At this point I allowed myself the special treat of discovering how many girls we had that year. I had put off looking, focusing instead on the drive to get more girls, trying to build and extend the amount of time I took to do the percentages, so that I could give myself a little pat on the back when I saw the fruits of my work.

Guess what? The number of girls applying to the Festival that year … dropped. Girls were PULLING OUT!

Completely bamboozled as to why my monstrously massive effort to encourage girls into programming was failing, I began wringing my hands at public events. Not only were my efforts failing to increase the numbers, it was actively reducing the numbers who signed up — please help me, someone. Audiences chuckled and looked awkward, and I grew ever more concerned about this — what on earth was I doing wrong? Maybe I should wangle a slot on Woman’s Hour.

Through this trojan effort to get more girls I had the benefit of meeting lots of amazing people trying to redress the male/female balance in all sorts of walks of life — it had not ever been a raison d’être of mine.

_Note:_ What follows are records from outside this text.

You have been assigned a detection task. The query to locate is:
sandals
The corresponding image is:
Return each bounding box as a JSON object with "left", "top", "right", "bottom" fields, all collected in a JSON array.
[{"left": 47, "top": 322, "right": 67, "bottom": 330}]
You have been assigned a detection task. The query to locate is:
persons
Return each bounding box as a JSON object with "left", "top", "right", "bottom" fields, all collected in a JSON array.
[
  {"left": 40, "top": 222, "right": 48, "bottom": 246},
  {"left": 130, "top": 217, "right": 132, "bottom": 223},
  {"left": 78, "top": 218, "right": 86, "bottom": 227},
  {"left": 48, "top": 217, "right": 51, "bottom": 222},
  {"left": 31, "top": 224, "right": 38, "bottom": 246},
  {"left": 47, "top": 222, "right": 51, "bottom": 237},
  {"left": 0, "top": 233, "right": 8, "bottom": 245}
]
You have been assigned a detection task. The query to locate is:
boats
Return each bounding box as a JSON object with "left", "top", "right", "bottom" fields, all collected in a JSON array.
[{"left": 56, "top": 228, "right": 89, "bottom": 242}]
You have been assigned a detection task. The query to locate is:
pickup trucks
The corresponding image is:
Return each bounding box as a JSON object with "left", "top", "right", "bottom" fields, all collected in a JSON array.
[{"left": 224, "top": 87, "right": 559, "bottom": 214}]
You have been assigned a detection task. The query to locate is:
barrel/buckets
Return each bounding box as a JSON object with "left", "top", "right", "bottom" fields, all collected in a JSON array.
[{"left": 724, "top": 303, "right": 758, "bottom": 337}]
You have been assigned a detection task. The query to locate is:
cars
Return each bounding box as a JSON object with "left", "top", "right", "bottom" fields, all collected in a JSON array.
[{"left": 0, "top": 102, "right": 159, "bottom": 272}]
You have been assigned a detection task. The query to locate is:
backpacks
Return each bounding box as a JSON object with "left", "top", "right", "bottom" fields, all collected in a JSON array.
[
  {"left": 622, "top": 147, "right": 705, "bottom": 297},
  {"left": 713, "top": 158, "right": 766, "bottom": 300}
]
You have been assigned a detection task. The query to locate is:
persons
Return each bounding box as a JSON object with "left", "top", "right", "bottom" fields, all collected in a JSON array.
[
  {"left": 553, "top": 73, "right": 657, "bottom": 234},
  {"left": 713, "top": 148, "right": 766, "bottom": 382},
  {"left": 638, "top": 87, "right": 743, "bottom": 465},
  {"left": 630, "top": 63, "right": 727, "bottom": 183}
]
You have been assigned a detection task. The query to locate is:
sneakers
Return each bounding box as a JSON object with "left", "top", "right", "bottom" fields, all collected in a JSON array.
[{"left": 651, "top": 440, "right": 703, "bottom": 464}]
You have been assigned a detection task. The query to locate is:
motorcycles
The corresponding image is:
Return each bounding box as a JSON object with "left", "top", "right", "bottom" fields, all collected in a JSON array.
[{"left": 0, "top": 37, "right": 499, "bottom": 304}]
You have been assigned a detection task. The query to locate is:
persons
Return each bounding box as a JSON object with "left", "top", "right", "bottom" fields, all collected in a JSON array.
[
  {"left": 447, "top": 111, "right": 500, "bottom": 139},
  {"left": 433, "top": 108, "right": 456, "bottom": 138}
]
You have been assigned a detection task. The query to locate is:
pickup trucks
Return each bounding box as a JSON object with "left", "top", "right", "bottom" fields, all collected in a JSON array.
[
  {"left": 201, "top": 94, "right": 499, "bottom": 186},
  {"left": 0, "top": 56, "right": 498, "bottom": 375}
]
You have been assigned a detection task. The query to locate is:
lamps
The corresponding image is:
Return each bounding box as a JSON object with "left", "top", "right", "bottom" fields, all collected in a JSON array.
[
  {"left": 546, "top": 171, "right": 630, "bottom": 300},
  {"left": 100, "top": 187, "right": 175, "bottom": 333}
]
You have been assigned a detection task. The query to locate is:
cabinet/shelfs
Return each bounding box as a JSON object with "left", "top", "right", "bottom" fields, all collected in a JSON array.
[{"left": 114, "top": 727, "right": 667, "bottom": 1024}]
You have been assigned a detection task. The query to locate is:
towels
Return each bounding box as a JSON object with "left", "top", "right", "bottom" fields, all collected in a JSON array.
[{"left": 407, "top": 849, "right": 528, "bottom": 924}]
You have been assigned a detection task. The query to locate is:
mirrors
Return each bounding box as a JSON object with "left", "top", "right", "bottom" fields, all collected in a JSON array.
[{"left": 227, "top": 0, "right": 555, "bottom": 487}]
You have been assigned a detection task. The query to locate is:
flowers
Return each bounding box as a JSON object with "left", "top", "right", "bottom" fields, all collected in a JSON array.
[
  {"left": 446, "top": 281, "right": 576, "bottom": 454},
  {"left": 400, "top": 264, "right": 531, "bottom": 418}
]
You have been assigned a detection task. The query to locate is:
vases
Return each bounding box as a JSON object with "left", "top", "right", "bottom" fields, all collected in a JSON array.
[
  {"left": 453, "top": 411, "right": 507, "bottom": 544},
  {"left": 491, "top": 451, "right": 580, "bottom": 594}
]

Yet I do not mean to detract from the people who do so, it is an issue, yes, a worldwide issue and especially in programming/tech.

Through a charity we had worked with: Refugees United, I was introduced to the wonderful Kristen Titus, based in New York and running Girls who code. An ambitious programme and something I support hugely and wish we had here, big time. Kristen and I arranged a skype chat and riffed for an hour about how the UK and US were dealing with the broader issue of programming skills in a digital world with analogue schools and inevitably came back to my baffled moaning about how the number of girls had dropped this year — could I blame the Economic Crisis? Could Kristen find some anthropological reason why no girls were signing up? I mean… I made such an effort *sigh*

Kristen said this (ish, I cannot remember verbatim)

So you identified that the girls were not signing up in their teenage years as they have a greater need to fit in. You identified that the girls dropped out the closer the event got as they were concerned about being showcased and ‘outed’. You know, as a mother of two girls, that identity trumps everything… yet you chose to publicly out this problem, to use your public platform to draw a big red ring around the issue and then essentially dared girls to sign up — after you took your sweet time to turn that massive spotlight directly on them and them alone — in advance of the week? Hmm… I can’t think why… maybe you need more pink data…

I have to say that I lie quite appallingly here, Kristen was very kind in her gentle admonishment and practical advice, but this is what my brain finally said to me as she spoke. So thank you, Kristen, and sorry for completely bastardizing your observations!